Um estudo que busca diversificar a silvicultura brasileira está sendo desenvolvido pela Universidade Federal de Lavras (UFLA). A silvicultura é o conjunto de técnicas voltadas ao cultivo e manejo de florestas, com o objetivo de produzir papel ou madeira, por exemplo.
Atualmente, a silvicultura no Brasil é dominada por eucalipto e pinus, espécies exóticas que ocupam cerca de 95% das áreas produtivas. O estudo faz o melhoramento genético de espécies florestais nativas, tornando-as mais competitivas no mercado.
O projeto, financiado pela FAPEMIG e com gestão administrativa da FUNDECC, trabalha com a seleção de progênies de árvores como Ipê-Felpudo, Louro-Pardo, Vinhático e Sapucaia. No viveiro, milhares de mudas são avaliadas quanto à germinação, vigor e desenvolvimento, etapa essencial para identificar materiais mais adaptados e produtivos.
Além da produção de madeira nobre, algumas espécies apresentam potencial em mercados não madeireiros, como a Sapucaia, que produz amêndoas comestíveis e a Candeia, fonte natural de alfa-bisabolol, utilizado na indústria de cosméticos.
Com duração prevista de 36 meses, a pesquisa envolve pesquisadores, estudantes de pós-graduação e graduação, e pretende contribuir para um novo modelo de silvicultura.
Segundo o coordenador do projeto, professor das Ciências Florestais, Lucas Amaral de Melo, o objetivo é unir retorno econômico e conservação ambiental. “Quando selecionamos e multiplicamos espécies nativas, fortalecemos a biodiversidade e, ao mesmo tempo, criamos alternativas reais para o produtor rural”, destaca.

- _TAREFA A REALIZAR_:
Reproduza na íntegra o texto sobre o estudo da UFLA com espécies florestais nativas, sem alterar nada.

- _REGISTROS EXTRAÍDOS_:

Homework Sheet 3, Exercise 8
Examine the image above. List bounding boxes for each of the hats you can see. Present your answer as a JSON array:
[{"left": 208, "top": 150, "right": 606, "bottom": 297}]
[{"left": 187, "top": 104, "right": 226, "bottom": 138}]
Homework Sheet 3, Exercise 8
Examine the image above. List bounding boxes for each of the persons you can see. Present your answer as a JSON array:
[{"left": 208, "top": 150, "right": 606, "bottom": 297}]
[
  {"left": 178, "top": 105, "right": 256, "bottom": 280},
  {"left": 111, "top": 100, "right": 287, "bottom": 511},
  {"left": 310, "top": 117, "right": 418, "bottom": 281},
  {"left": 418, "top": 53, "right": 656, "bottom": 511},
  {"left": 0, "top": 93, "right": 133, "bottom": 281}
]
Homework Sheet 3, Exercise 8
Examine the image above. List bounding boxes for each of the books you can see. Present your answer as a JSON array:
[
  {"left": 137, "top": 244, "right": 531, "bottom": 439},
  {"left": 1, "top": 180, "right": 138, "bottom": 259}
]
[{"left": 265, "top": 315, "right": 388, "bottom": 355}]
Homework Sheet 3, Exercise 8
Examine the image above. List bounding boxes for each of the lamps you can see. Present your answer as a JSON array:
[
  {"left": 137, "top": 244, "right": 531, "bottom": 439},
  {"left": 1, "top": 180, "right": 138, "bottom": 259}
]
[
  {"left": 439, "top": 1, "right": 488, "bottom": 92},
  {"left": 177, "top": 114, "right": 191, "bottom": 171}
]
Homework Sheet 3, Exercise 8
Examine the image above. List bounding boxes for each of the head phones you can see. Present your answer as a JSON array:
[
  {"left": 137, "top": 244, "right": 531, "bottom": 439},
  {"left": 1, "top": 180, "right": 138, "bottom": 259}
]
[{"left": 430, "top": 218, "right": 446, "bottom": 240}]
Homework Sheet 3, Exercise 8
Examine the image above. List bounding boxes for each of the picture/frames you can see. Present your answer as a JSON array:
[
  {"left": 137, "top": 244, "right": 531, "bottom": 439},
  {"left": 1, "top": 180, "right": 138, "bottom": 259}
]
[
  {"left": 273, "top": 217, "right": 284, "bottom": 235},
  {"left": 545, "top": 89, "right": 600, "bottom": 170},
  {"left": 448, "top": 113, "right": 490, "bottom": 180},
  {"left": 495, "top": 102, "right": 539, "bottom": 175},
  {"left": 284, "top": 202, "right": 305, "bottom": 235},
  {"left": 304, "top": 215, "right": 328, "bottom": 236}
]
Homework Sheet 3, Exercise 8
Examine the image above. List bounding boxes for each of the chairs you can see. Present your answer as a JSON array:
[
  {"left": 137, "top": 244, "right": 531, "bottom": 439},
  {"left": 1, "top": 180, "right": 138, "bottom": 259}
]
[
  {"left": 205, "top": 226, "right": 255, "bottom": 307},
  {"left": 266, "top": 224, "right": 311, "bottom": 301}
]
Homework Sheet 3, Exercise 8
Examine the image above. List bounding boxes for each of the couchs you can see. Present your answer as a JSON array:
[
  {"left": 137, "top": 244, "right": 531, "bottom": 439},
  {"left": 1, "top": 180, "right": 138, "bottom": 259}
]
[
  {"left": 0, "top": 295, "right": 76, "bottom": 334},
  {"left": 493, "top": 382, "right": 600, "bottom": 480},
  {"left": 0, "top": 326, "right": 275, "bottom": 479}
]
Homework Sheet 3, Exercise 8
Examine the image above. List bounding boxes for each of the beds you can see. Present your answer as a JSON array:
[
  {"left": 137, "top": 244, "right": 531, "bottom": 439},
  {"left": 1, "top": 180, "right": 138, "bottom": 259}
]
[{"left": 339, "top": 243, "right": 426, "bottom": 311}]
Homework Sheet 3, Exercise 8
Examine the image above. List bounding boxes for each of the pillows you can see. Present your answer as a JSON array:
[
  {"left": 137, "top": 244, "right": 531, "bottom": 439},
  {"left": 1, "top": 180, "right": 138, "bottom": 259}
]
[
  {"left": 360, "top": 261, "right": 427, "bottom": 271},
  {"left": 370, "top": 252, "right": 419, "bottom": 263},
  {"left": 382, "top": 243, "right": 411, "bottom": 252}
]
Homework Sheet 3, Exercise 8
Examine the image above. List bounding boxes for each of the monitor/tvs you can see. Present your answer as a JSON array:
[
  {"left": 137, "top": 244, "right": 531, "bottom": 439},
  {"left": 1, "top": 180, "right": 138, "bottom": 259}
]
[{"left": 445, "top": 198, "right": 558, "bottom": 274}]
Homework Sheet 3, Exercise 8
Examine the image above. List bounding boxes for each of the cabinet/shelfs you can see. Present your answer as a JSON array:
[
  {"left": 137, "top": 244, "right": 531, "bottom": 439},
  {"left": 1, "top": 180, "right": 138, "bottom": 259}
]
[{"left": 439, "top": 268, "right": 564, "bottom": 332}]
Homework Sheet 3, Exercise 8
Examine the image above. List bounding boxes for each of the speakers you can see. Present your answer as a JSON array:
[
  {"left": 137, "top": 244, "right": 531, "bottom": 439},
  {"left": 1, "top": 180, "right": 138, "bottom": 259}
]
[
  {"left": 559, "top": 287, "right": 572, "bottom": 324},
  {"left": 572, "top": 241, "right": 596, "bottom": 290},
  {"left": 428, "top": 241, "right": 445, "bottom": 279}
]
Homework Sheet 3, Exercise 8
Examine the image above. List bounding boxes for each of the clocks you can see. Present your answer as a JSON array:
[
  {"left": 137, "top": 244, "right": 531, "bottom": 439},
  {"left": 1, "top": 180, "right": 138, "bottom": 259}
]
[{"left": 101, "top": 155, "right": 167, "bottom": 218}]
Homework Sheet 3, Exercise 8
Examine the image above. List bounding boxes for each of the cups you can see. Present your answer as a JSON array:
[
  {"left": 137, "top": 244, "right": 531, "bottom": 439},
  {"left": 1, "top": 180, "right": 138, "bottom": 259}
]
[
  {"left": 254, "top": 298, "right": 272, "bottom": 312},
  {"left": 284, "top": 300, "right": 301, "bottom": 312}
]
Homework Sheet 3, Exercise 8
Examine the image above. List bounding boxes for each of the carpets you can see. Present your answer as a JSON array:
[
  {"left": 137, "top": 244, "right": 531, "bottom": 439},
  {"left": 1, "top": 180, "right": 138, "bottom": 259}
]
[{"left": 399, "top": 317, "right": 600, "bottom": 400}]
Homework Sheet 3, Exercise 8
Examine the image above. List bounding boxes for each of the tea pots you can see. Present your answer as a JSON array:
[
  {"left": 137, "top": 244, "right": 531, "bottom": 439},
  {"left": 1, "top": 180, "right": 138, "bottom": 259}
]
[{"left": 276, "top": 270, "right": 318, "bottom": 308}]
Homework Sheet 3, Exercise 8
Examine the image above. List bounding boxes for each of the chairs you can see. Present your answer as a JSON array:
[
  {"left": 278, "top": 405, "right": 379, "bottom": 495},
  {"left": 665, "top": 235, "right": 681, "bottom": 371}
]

- _RESPOSTA À TAREFA_:
Um estudo que busca diversificar a silvicultura brasileira está sendo desenvolvido pela Universidade Federal de Lavras (UFLA). A silvicultura é o conjunto de técnicas voltadas ao cultivo e manejo de florestas, com o objetivo de produzir papel ou madeira, por exemplo.
Atualmente, a silvicultura no Brasil é dominada por eucalipto e pinus, espécies exóticas que ocupam cerca de 95% das áreas produtivas. O estudo faz o melhoramento genético de espécies florestais nativas, tornando-as mais competitivas no mercado.
O projeto, financiado pela FAPEMIG e com gestão administrativa da FUNDECC, trabalha com a seleção de progênies de árvores como Ipê-Felpudo, Louro-Pardo, Vinhático e Sapucaia. No viveiro, milhares de mudas são avaliadas quanto à germinação, vigor e desenvolvimento, etapa essencial para identificar materiais mais adaptados e produtivos.
Além da produção de madeira nobre, algumas espécies apresentam potencial em mercados não madeireiros, como a Sapucaia, que produz amêndoas comestíveis e a Candeia, fonte natural de alfa-bisabolol, utilizado na indústria de cosméticos.
Com duração prevista de 36 meses, a pesquisa envolve pesquisadores, estudantes de pós-graduação e graduação, e pretende contribuir para um novo modelo de silvicultura.
Segundo o coordenador do projeto, professor das Ciências Florestais, Lucas Amaral de Melo, o objetivo é unir retorno econômico e conservação ambiental. “Quando selecionamos e multiplicamos espécies nativas, fortalecemos a biodiversidade e, ao mesmo tempo, criamos alternativas reais para o produtor rural”, destaca.